Need help understanding this moderately basic rings/ideals proof

Question

I was doing some practice abstract algebra questions off the internet since I have a quiz coming up soon. However, I am not very skilled at abstract algebra. In fact, I did very average in my group theory class, so I am struggling in my ring theory one. Can someone please help explain what is happening in this proof? I'm very sorry if it's extremely straightforward, I just think I need some time to get used to the way of thinking that's required to solve these questions.

Let $R_1$ and $R_2$ be commutative rings with identities and let $R = R_1 × R_2$. The question asks to show that every ideal $I$ of $R$ is of the form $I = I_1 × I_2$ with $I_1$ an ideal of $R_1$ and $I_2$ an ideal of $R_2$.
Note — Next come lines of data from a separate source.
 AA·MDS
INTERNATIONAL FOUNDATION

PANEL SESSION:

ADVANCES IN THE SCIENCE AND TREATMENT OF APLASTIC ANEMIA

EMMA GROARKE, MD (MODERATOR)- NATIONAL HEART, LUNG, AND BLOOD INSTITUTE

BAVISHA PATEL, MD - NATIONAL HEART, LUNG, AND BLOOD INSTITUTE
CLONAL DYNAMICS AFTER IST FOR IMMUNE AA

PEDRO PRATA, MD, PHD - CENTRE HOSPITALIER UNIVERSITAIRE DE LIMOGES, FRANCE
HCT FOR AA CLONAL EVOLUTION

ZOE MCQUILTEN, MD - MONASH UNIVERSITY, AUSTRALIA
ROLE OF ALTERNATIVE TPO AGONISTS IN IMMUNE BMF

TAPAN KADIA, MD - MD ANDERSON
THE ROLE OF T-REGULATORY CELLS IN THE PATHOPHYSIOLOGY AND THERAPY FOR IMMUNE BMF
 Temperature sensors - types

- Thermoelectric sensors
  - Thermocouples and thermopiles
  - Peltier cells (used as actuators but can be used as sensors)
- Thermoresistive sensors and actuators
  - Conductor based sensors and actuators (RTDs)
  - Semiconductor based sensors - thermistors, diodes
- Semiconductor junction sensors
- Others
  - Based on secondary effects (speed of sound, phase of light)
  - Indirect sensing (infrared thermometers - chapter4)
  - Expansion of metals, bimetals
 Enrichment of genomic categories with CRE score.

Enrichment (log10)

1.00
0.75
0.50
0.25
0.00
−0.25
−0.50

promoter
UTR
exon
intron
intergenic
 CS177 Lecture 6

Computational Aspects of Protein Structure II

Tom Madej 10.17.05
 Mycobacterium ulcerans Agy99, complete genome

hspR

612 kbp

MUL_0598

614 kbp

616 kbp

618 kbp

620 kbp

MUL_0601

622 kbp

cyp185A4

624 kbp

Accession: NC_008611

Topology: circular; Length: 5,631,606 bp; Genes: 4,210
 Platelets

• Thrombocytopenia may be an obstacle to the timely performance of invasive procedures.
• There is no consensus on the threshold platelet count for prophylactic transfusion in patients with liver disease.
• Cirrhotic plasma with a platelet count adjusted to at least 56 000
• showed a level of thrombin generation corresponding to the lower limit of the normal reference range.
The proof/solution given goes like this:

Let $I$ be an ideal of $R$, and let $(a, b) ∈ I$. Then $(a, b)·(1, 0) = (a, 0)$, and $(a, b)·(0, 1) = (0, b)$, so $I = I_1 × I_2$, where $I_1$ is the set of $x ∈ R_1$ such that $(x, y) ∈ I$ for some $y$. Similar for $I_2$.Then it is easy to show that these sets are ideals.

I don't completely understand this though. Not even just a specific part, but I guess how $I = I_1 \times I_2$ is implied from what comes before it. In my head, I keep (kind of) feeling like this means that $a \in I_1$ and $b \in I_2$, but I don't get how/why? Or if I'm wrong, could someone correct that too? :/

Again, really sorry if this is too basic. I genuinely feel dumb in this class sitting with people I can't compete with, so I can't even ask them for help, and I couldn't think of anywhere else I could find an explanation :/

Answer 1

Because $I$ is an ideal, if you left- or right-multiply an element of $I$ by an element of $R$, then the result is in $I$.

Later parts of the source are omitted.